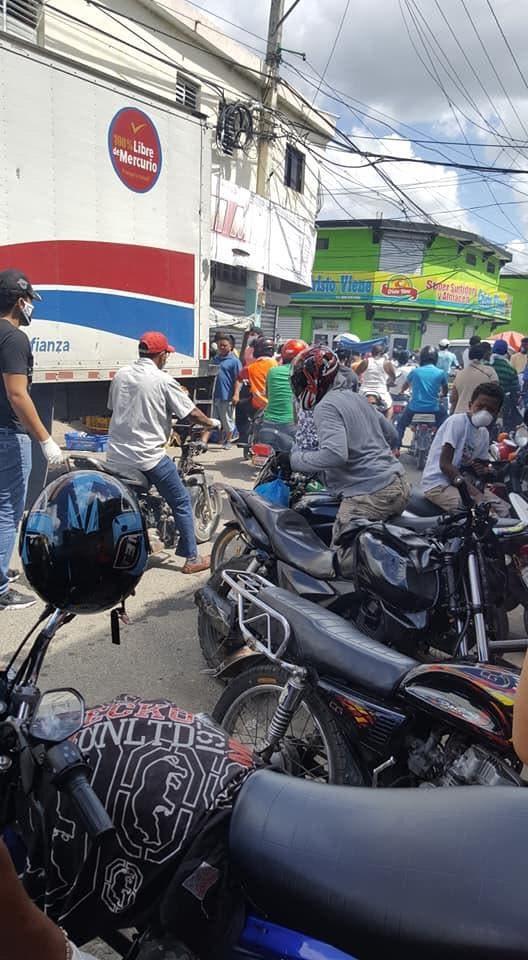 Pánico se apodera de munícipes de Boca Chica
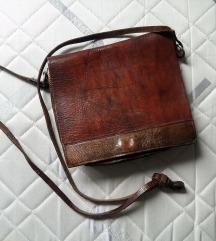Usnjena retro torbica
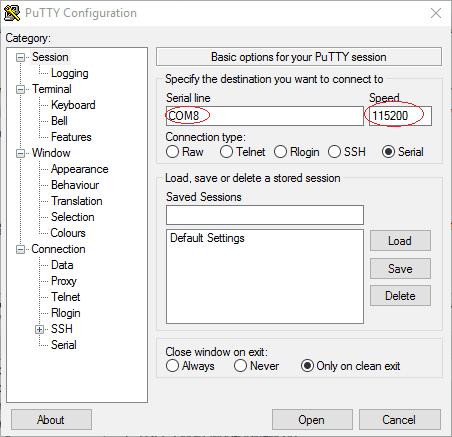 Numato_Opsis_set_baud_rate1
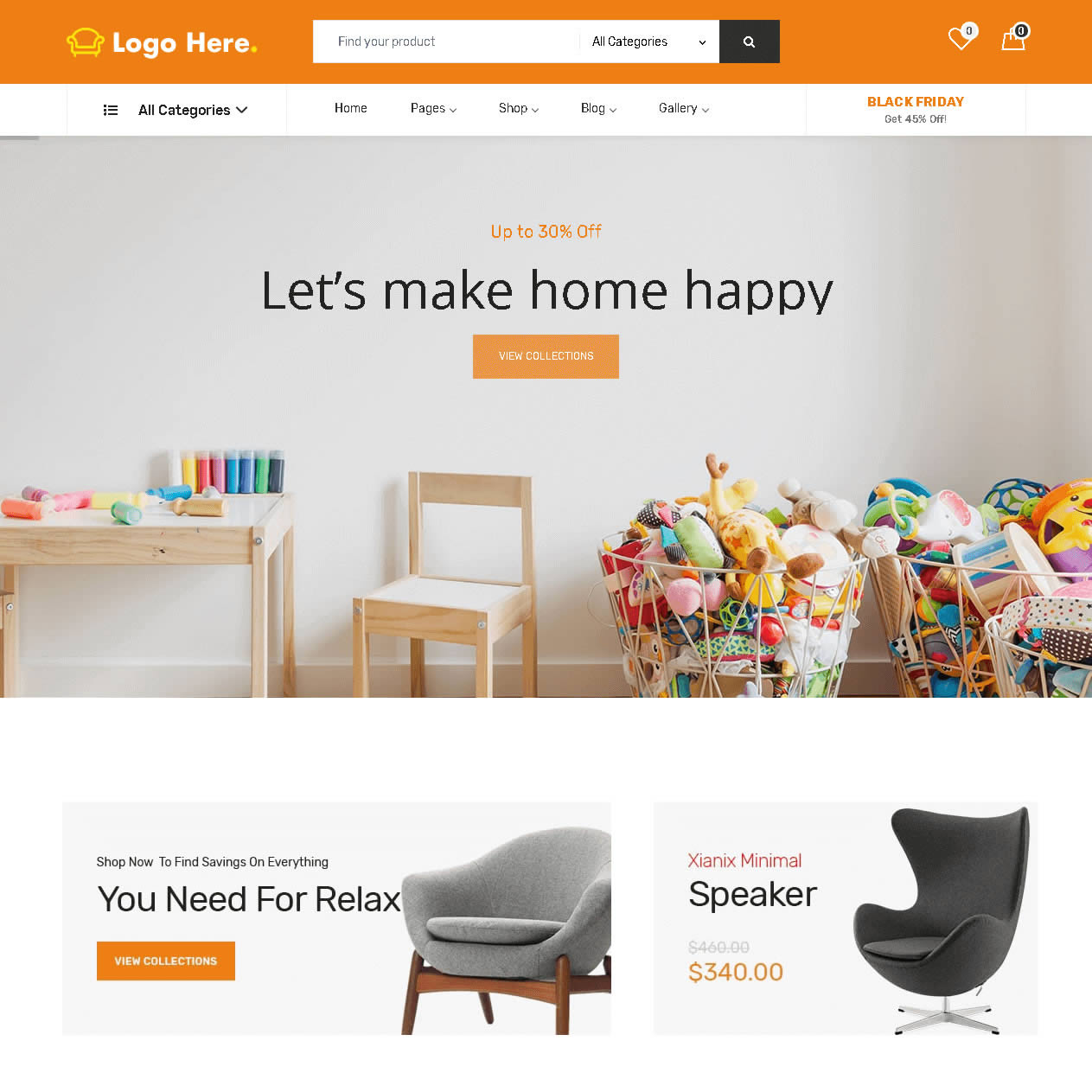 Discount Furniture Websites: Ready To Install Website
━━━━
### [WHAT THE TASK REQUIRES]
Every line above should be repeated exactly; pictures stay out of the copy.

### [ANSWER AREA]
 Pánico se apodera de munícipes de Boca Chica
Usnjena retro torbica
 Numato_Opsis_set_baud_rate1
 Discount Furniture Websites: Ready To Install Website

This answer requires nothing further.